▶ Assignment
From the material below, return exactly the lines starting at the one that holds "Libro: Sanando el" and ending at the one that holds "全球足球巨星汇聚一堂的传奇球队全景解析". Pictures stay out of the answer.

▶ Records to process
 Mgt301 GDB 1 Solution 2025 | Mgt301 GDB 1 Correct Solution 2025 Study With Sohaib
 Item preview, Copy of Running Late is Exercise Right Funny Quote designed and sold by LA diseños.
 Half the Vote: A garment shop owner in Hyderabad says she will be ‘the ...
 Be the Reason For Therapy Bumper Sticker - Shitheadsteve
---
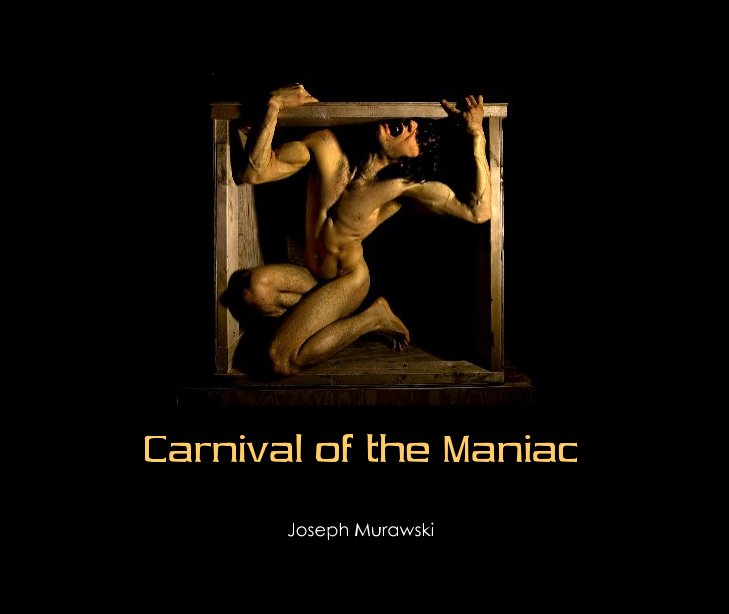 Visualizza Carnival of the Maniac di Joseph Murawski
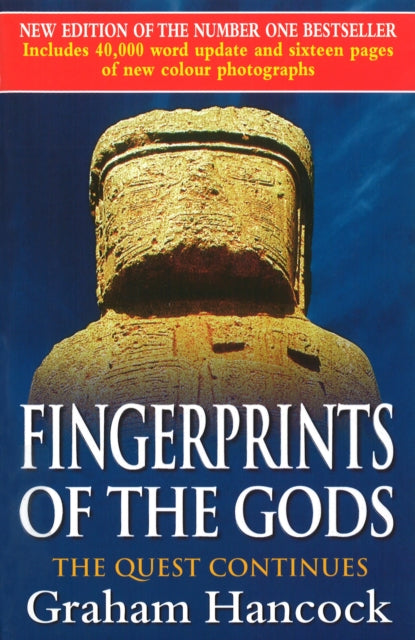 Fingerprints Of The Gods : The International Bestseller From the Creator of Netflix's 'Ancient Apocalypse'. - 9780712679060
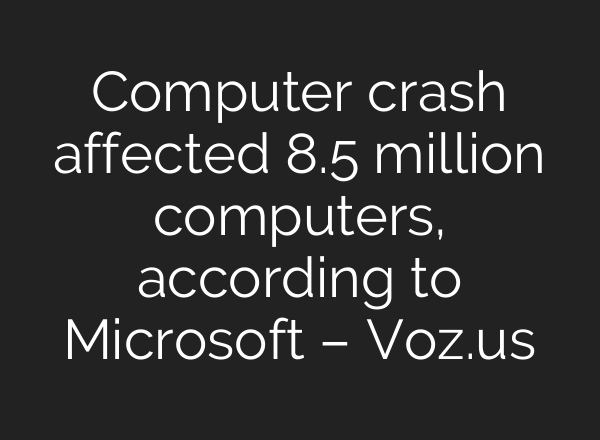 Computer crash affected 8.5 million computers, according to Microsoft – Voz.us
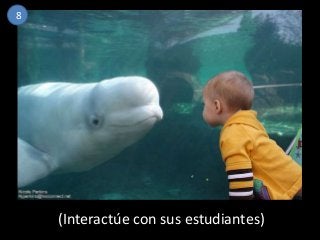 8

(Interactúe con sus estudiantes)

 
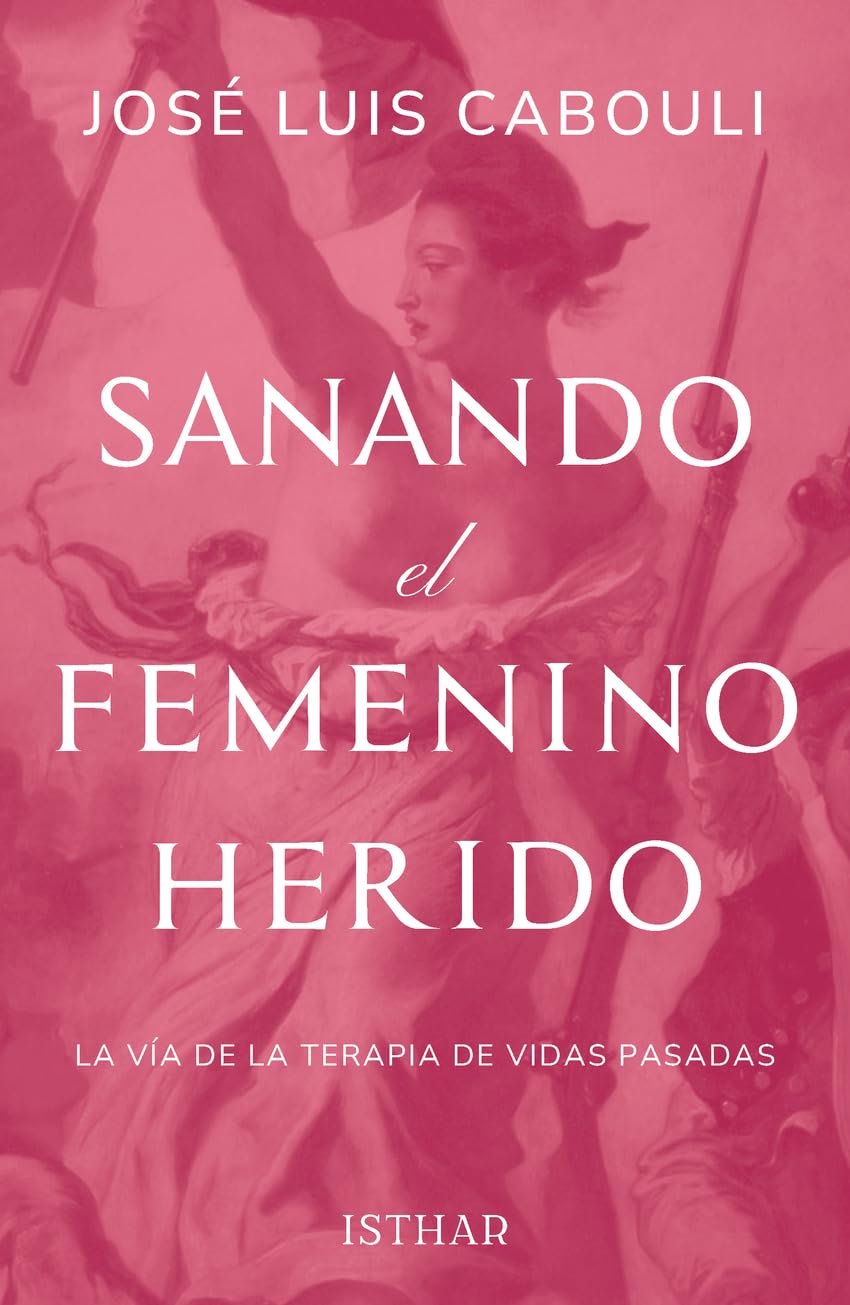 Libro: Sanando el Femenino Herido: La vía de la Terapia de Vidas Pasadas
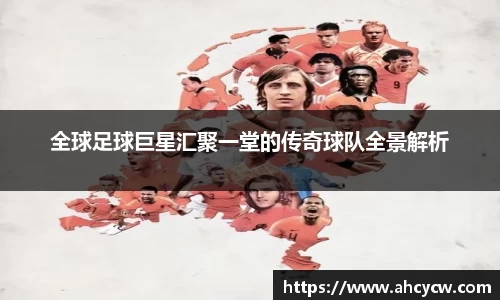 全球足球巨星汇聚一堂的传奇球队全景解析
==
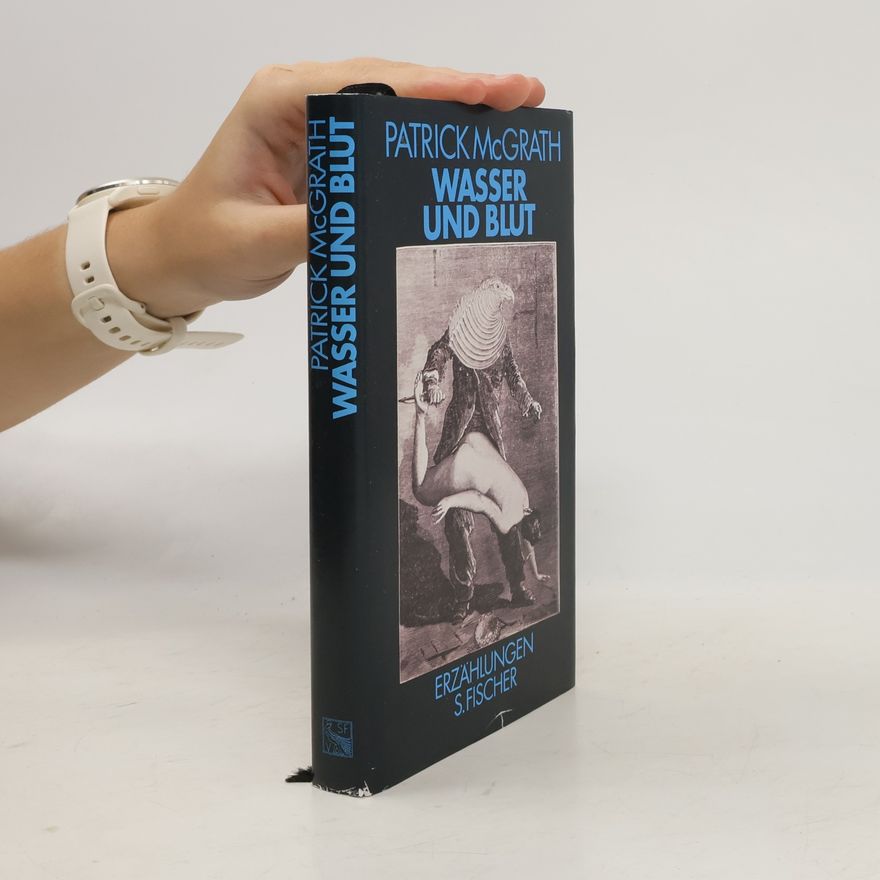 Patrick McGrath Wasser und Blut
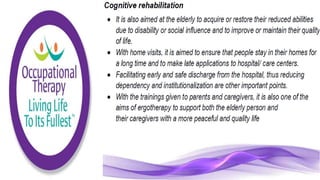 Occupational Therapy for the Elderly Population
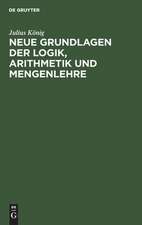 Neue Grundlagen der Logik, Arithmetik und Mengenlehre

▶ Output
 Libro: Sanando el Femenino Herido: La vía de la Terapia de Vidas Pasadas
 全球足球巨星汇聚一堂的传奇球队全景解析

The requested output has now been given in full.